Court records say that Horton has a history of mental illness, and he was segregated from the general population in the jail because of behavioral problems. CCA guards had to use force at times to get Horton to take a shower and to keep him from fighting with other inmates, the records say.

Braswell, who acts as his legal guardian, said in the lawsuit that eventually her nephew was confined to a segregated cell from May 2007 till January 2008.

The lawsuit claims that CCA had a policy of using minimum force on inmates, and for that reason, prisoners who needed to be restrained or medicated against their will were often left untreated for long periods of time.

CCA employee Patrick Perry blew the whistle on his employer by reporting Horton’s conditions to the Metro Nashville Health Department, records show. Perry, according to the documents, was fired the same day.

U.S. District Judge John Nixon dismissed the lawsuit, saying that the physical injury Horton suffered wasn’t enough to allow it to continue.

But the federal appeals court said the physical injuries the grandmother alleges are similar to others found to violate a prisoner’s right to be treated humanely.

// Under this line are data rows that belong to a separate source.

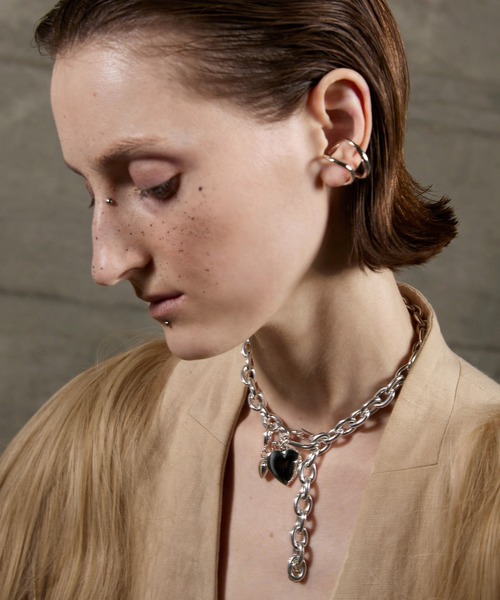 Soierie（ソワリー）の「ロケット ネックレス / Locket necklace（ネックレス・レディース・シルバー・FREE）」の10枚目の写真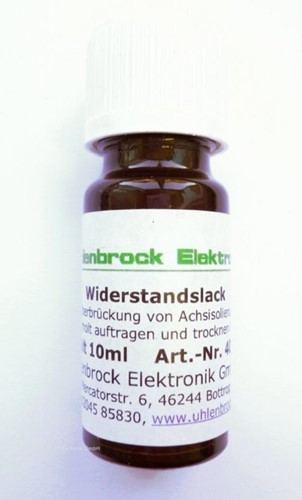 Uhlenbrock 40410 - Weerstandslak 10ml
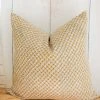 Soil To Studio Jodha Linen Throw Pillow Cover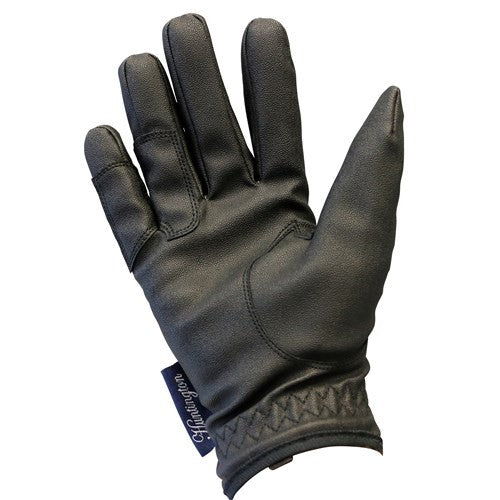 Gloves Huntington Premier Show Black-Ascot Saddlery-The Equestrian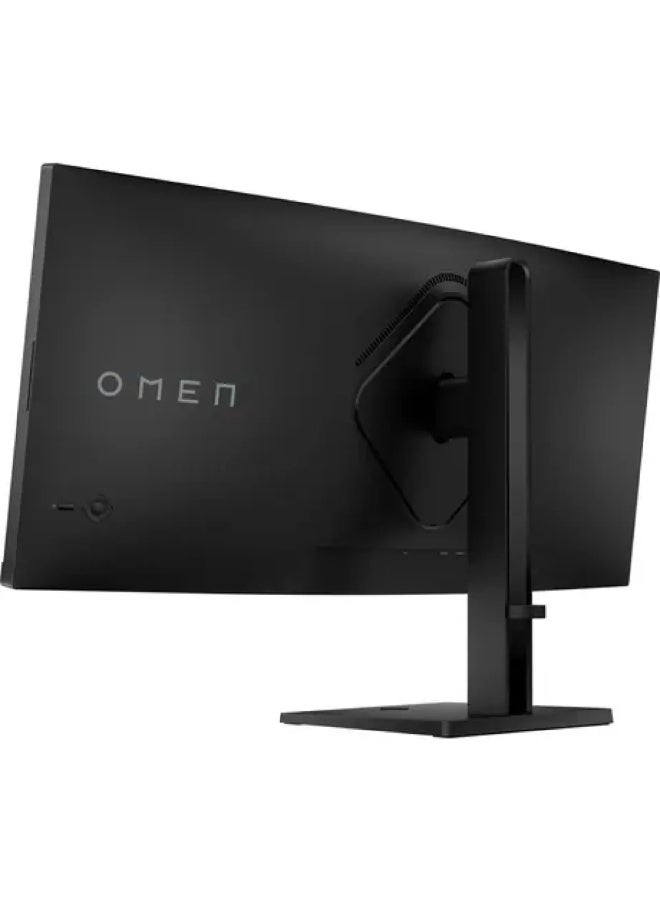 HP 34 inch WQHD 180Hz Curved Gaming Monitor  - OMEN 34c G2 black - Image 5
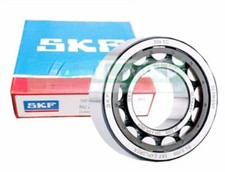 NEW SKF NU 2205 ECP Cylindrical Roller Bearings 25x52x18mm #DW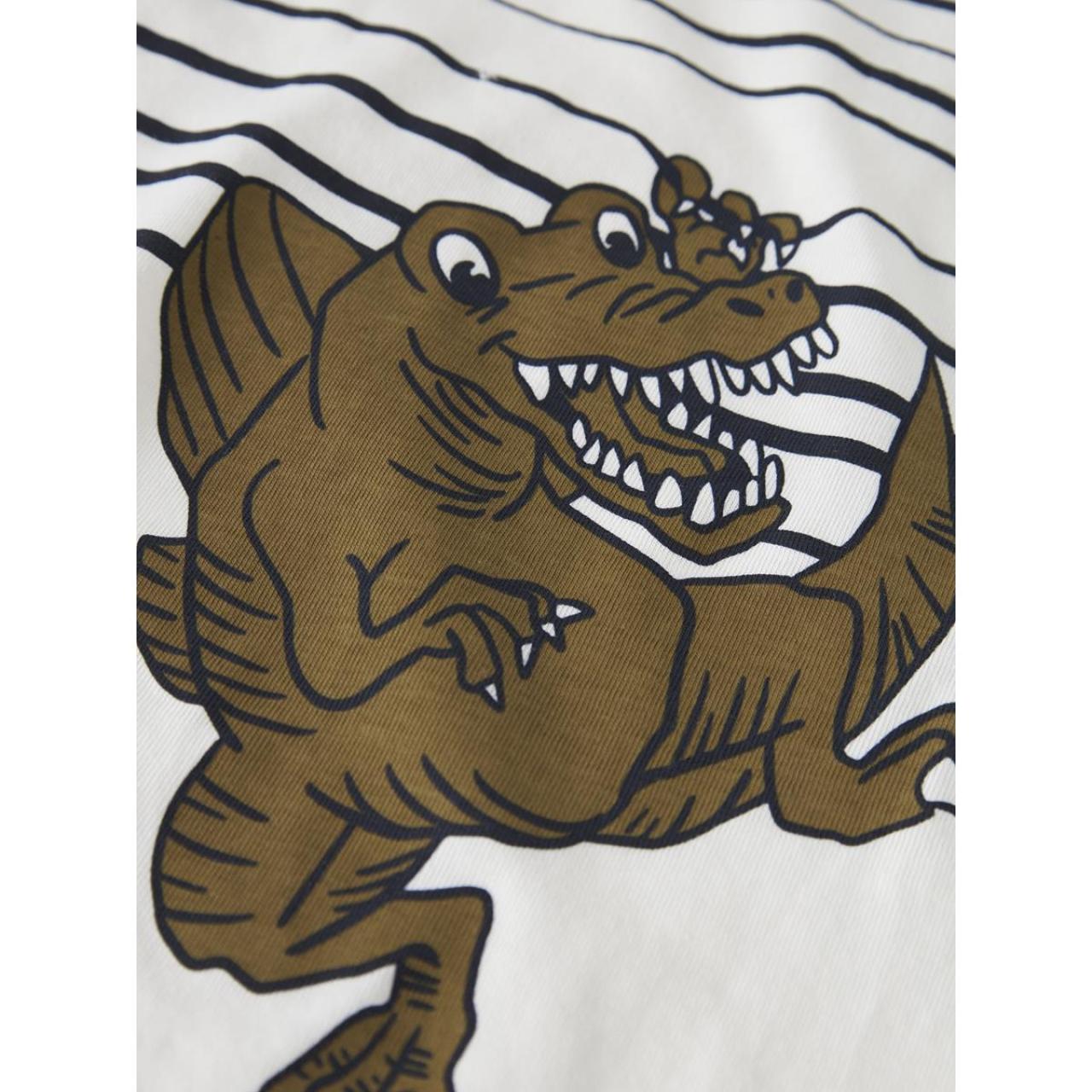 Μπλούζα μακό αγόρι name it-13234339-Cloud Dancer Dino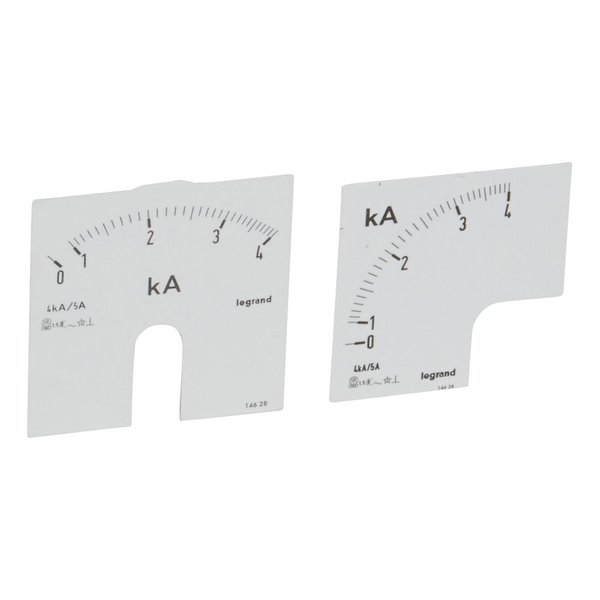 Legrand 014628 Measurement Scales For Analog Ammeter
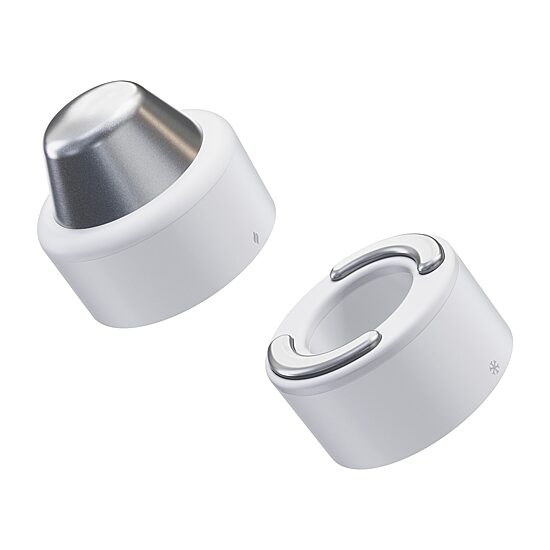 TheraFace PRO Hot & Cold Rings – White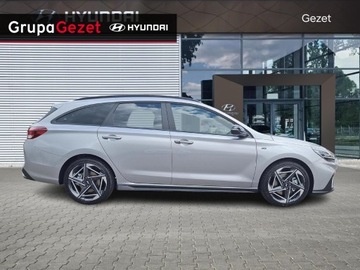 Hyundai i30 III 2025 Hyundai i30 1.5 T-GDI 2WD 7DCT MY25 N-Line Luxury kolor Shimmering Silver, zdjęcie 5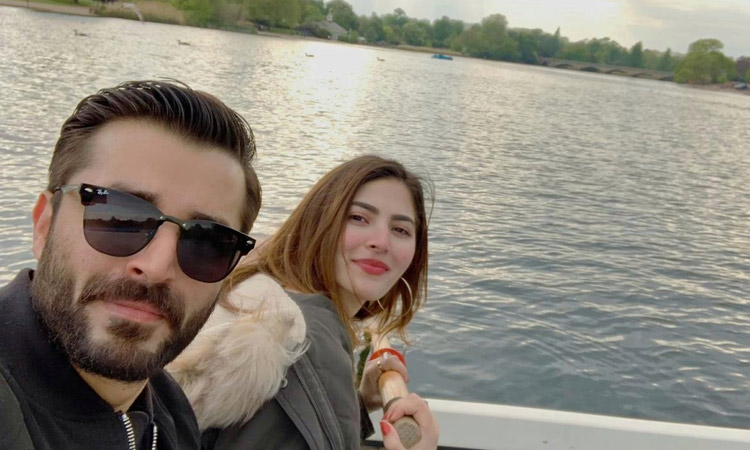 Pakistani actor Hamza confirms tying the knot with Naimal Khawar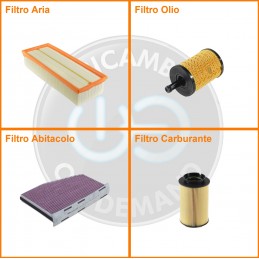 KT04417 Tagliando completo...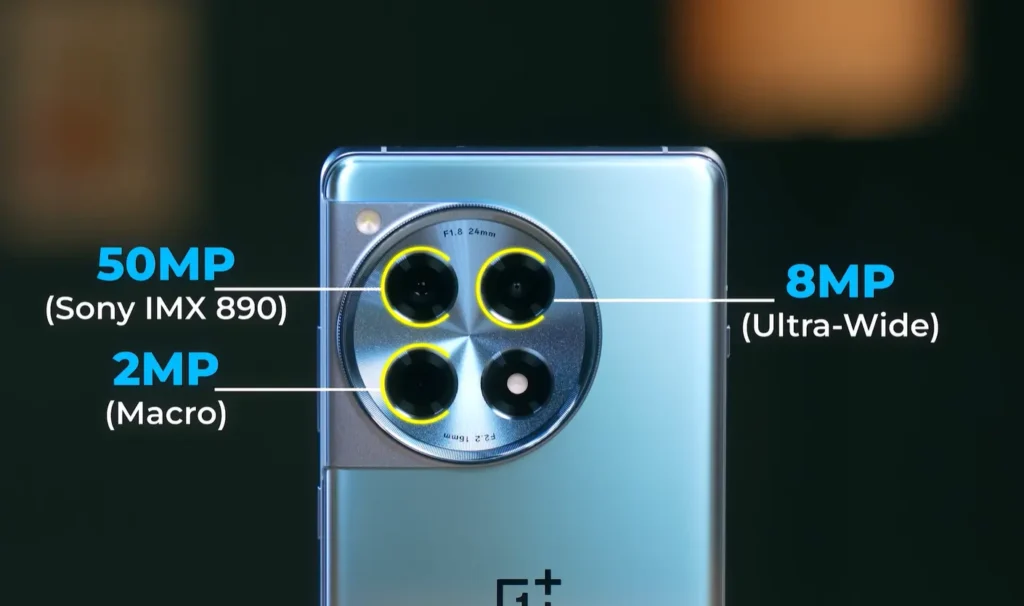 oneplus 12 camera specs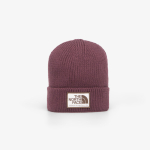 The North Face TNF Logo Box Cuffed Beanie Deep Burgundy - Suurus Universaalne (NF0A8CHE10J1 Teised m&uuml;tsid)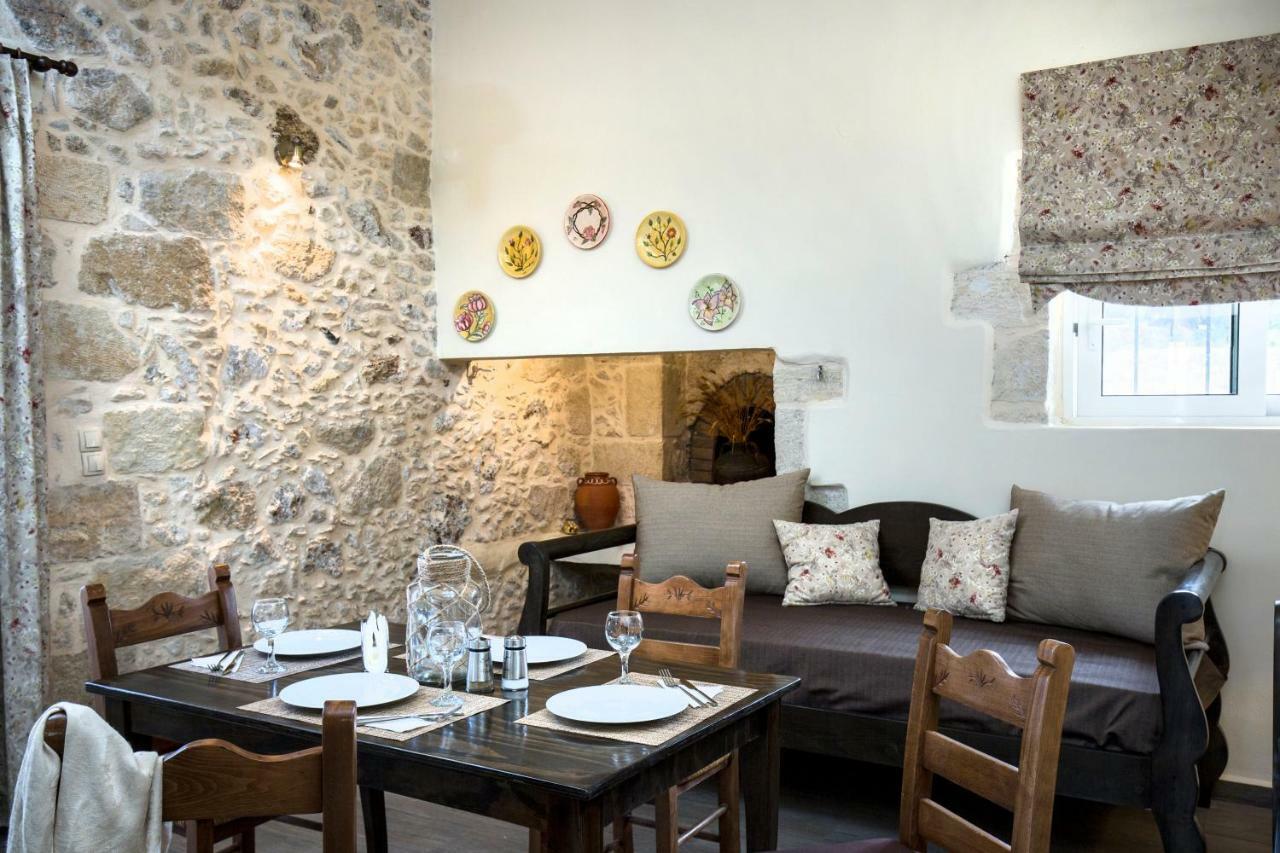 Margarita'S Stone House Apartment Platanos  Luaran gambar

“According to Perry’s testimony, Horton was left in a disgustingly unsanitary cell for nine consecutive months, without a shower or opportunity to exercise. Perry testified that the cell was filthy, that there was mold growing in the toilet, that the cell floor was littered with food trays, and that the window in Horton’s cell was covered, blocking all natural sunlight,” the opinion said.

The federal appeals court also said there were still genuine questions about whether Horton was too mentally ill to understand the grievance process at the jail and whether CCA had a policy or custom in place that harmed him.

Judge Alice M. Batchelder, chief judge on the 6th Circuit, dissented, saying that Braswell should have sued individual CCA employees and not the company itself. The grandmother, the judge wrote, has not shown that CCA had an unconstitutional custom or policy that caused her grandson’s mistreatment.

Horton was transferred to a special-needs facility within the government-run prison system before being released. He now lives with his grandmother in Nashville and is being medicated, said John Ray Clemmons, one of Braswell’s attorneys.

“She is very pleased with the outcome and the ruling of the 6th Circuit,” her attorney said.